Последний переулок (Карелин) - страница 2

Жару он любил. Эту вот пору летнюю, когда заметно пустеет Москва, а уж переулочки и подавно, когда Москва будто роздых берет от людей и машин. Жара тогда становилась сродни тишине. Сельский житель толкует про свои опушки, полянки, рощицы. У москвича тоже есть любимые места - закоулочки, переулочки, свои деревья, скверики, скамеечки. Но только это все сутолокой и гулом потеснено. А в тихую минуту все это к нам возвращается. И почему-то непременно вспомнится детство или вот такая молодая пора, какой жил сейчас Геннадий Сторожев. И он когда-нибудь вспомнит себя, сегодняшнего, этот зной июльский, горбатый этот пустынный переулок, себя на мостовой, себя, посвистывающего, и поймет, вспомнив, что был тогда, много лет назад, счастлив.

Да, по Последнему переулку шел сейчас счастливый человек, того, разумеется, что счастлив, не ведая. Счастье потому и счастье, что не осознается. Но - это уже спорная мысль.

Геннадий шел без особой цели, на встречу со случаем. Вдруг да дружка встретит, вдруг на удачу набредет. Вообще шел, но с надеждой, ибо приключение жило в самом этом жарком воздухе.

Но сперва он набрел на древнюю старуху, сохлую и изогнутую, как стручок перца. На плече у этого стручка сидел большой желтый попугай, такой старый, что уже и глаза на мир окрест не открывал. Черная шелковая лента, приковавшая его к старухе, а старуху к нему, аксельбантом легла на кофточку древней женщины, кокетливую, в кружевцах и бантиках, которые помнили, должно быть, свою хозяйку молоденькой барышней.

- Геннадий, друг мой, - сказала старуха хриплым голосом попугая. - Сам бог послал тебя мне навстречу. Мон Дье, ты должен ссудить меня двадцатью копейками на кружечку пива.

"Мон Дье!" - повторил попугай, не открывая глаз, голосом старухи.

- Вместе и попьем, - сказал Геннадий, искренне обрадовавшись старухе. Приглашаю, Клавдия Дмитриевна. Вы заглядывали, народу много?

Разговаривая, они переступали шаг за шагом вниз по переулку и как раз вышли к глухому строению на углу, за утлыми пластмассовыми стенами которого неумолчный стоял гул, будто там обосновалась пчелиная семья, но из страны Гулливеров.

- Как обычно, мой друг, по пятницам. Вслушайся, как гудят эти трутни. Благодарю, я принимаю твое приглашение. Ты добрый юноша.

Согнувшись, Геннадий подхватил старуху под сохлый локоток, и они стали взбираться по крутому склону, ведущему во двор между ветхими домами, в просвет, выводящий в Большой Головин переулок, лицом в который и стоял этот пластмассовый пивной рай.

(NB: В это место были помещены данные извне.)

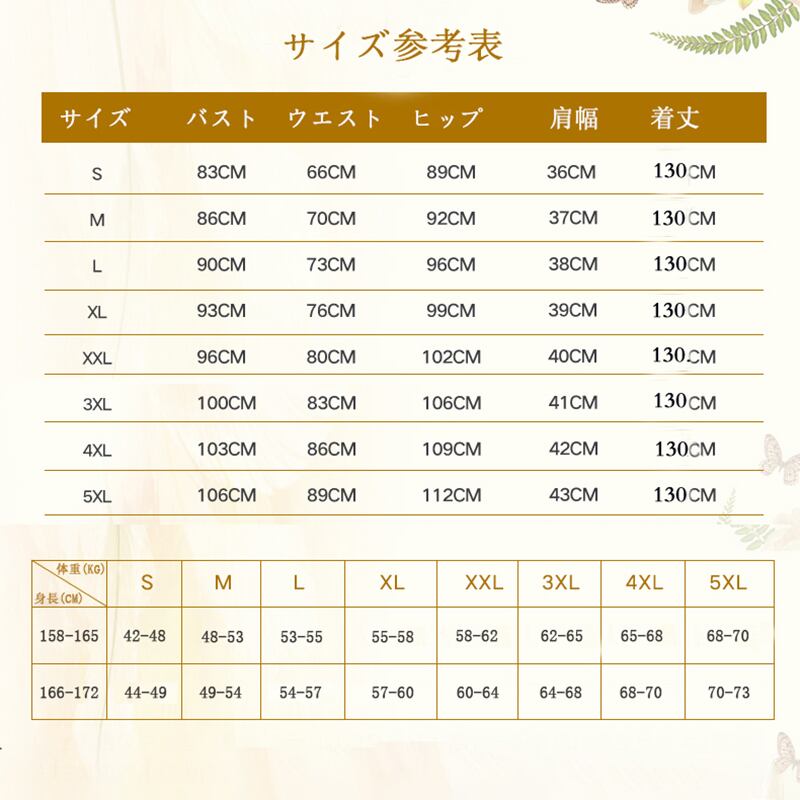 サイズ参考表

| サイズ | バスト | ウエスト | ヒップ | 肩幅 | 着丈 |
|---|---|---|---|---|---|
| S | 83CM | 66CM | 89CM | 36CM | 130CM |
| M | 86CM | 70CM | 92CM | 37CM | 130CM |
| L | 90CM | 73CM | 96CM | 38CM | 130CM |
| XL | 93CM | 76CM | 99CM | 39CM | 130CM |
| XXL | 96CM | 80CM | 102CM | 40CM | 130CM |
| 3XL | 100CM | 83CM | 106CM | 41CM | 130CM |
| 4XL | 103CM | 86CM | 109CM | 42CM | 130CM |
| 5XL | 106CM | 89CM | 112CM | 43CM | 130CM |

| 体重(KG) 身長(CM) | S | M | L | XL | XXL | 3XL | 4XL | 5XL |
|---|---|---|---|---|---|---|---|---|
| 158-165 | 42-48 | 48-53 | 53-55 | 55-58 | 58-62 | 62-65 | 65-68 | 68-70 |
| 166-172 | 44-49 | 49-54 | 54-57 | 57-60 | 60-64 | 64-68 | 68-70 | 70-73 |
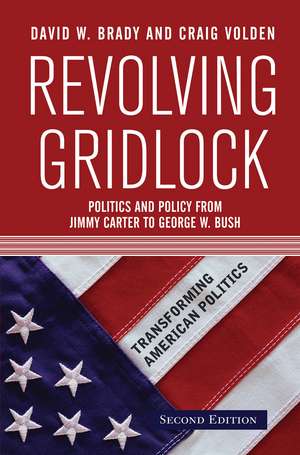 DAVID W. BRADY AND CRAIG VOLDEN

REVOLVING GRIDLOCK

POLITICS AND POLICY FROM JIMMY CARTER TO GEORGE W. BUSH

TRANSFORMING AMERICAN POLITICS

SECOND EDITION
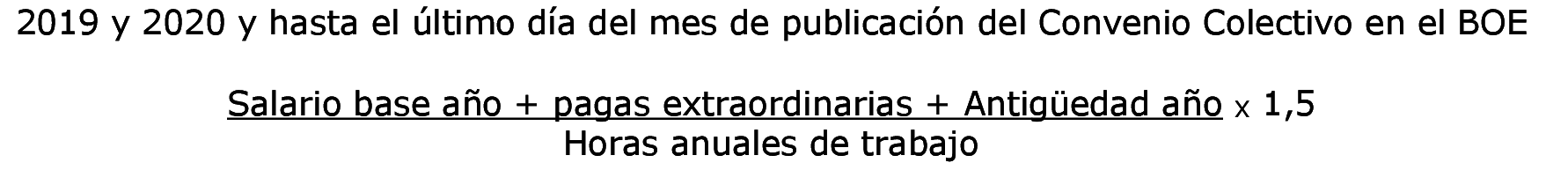 2019 y 2020 y hasta el último día del mes de publicación del Convenio Colectivo en el BOE

$\frac{\text{Salario base año + pagas extraordinarias + Antigüedad año}}{\text{Horas anuales de trabajo}} \times 1,5$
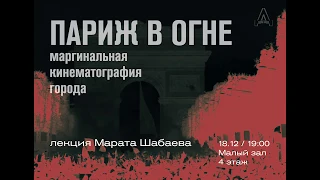 ПАРИЖ В ОГНЕ
маргинальная кинематография города

лекция Марата Шабаева

18.12 / 19:00
Малый зал
4 этаж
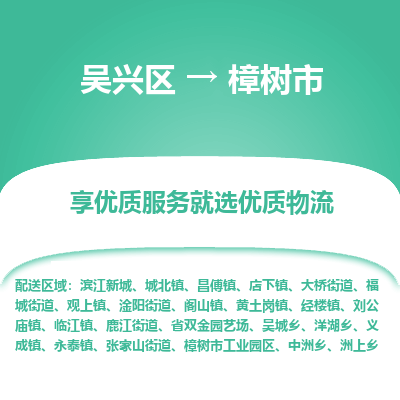 吴兴区 → 樟树市

享优质服务就选优质物流

配送区域：滨江新城、城北镇、昌傅镇、店下镇、大桥街道、福城街道、观上镇、淦阳街道、阁山镇、黄土岗镇、经楼镇、刘公庙镇、临江镇、鹿江街道、省双金园艺场、吴城乡、洋湖乡、义成镇、永泰镇、张家山街道、樟树市工业园区、中洲乡、洲上乡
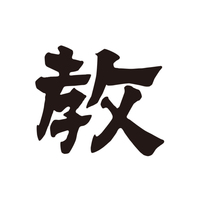 教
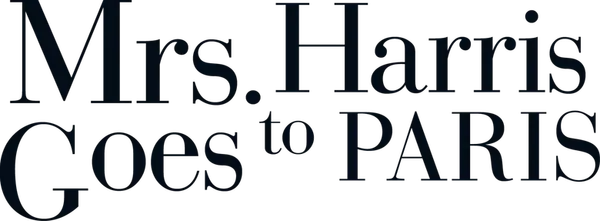 Mrs. Harris
Goes to PARIS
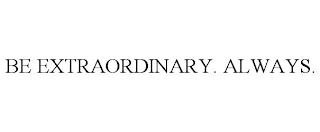 BE EXTRAORDINARY. ALWAYS.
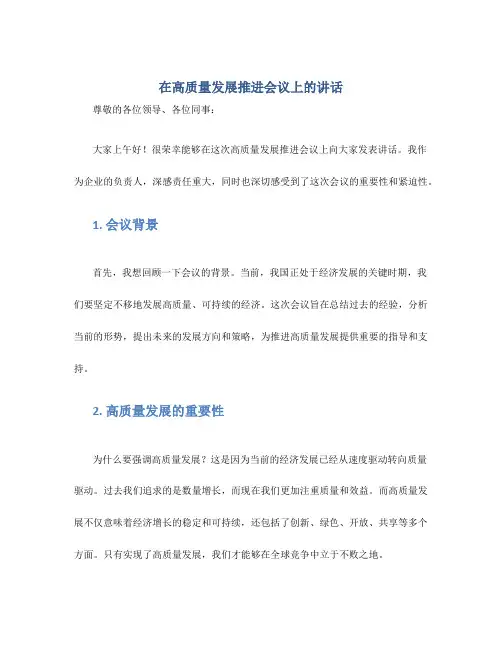 在高质量发展推进会议上的讲话

尊敬的各位领导、各位同事：

大家上午好！很荣幸能够在这次高质量发展推进会议上向大家发表讲话。我作为企业的负责人，深感责任重大，同时也深切感受到了这次会议的重要性和紧迫性。

1. 会议背景

首先，我想回顾一下会议的背景。当前，我国正处于经济发展的关键时期，我们要坚定不移地发展高质量、可持续的经济。这次会议旨在总结过去的经验，分析当前的形势，提出未来的发展方向和策略，为推进高质量发展提供重要的指导和支持。

2. 高质量发展的重要性

为什么要强调高质量发展？这是因为当前的经济发展已经从速度驱动转向质量驱动。过去我们追求的是数量增长，而现在我们更加注重质量和效益。而高质量发展不仅意味着经济增长的稳定和可持续，还包括了创新、绿色、开放、共享等多个方面。只有实现了高质量发展，我们才能够在全球竞争中立于不败之地。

Людно тут было, шумно. Звенели водяные струи, пущенные торопливыми руками, чтобы поскорей вымыть кружку, шипело пиво в автоматах, выцеживавших строго триста восемьдесят пять граммов в ответ на опущенный двугривенный, что и было подтверждаемо соответствующими надписями. Порядок, точность, равенство возможностей, столь любезные сердцу мужчины, особенно после двух-трех кружечек, тут соблюдались неукоснительно. И можно было тут посудачить. От души, во весь голос, про что угодно, хоть с знакомым, хоть с незнакомым. Этим и занимались. Всяк в отдельности и все вместе. Гул, казалось, стал зримым, клубился, вырываясь на улицу. Но в тесноте этой и шуме отчетливо угадывался порядок, соблюдалась очередь к мойкам и автоматам, поддерживалась деловая уважительность к совершаемому каждым обряду. Воистину улей.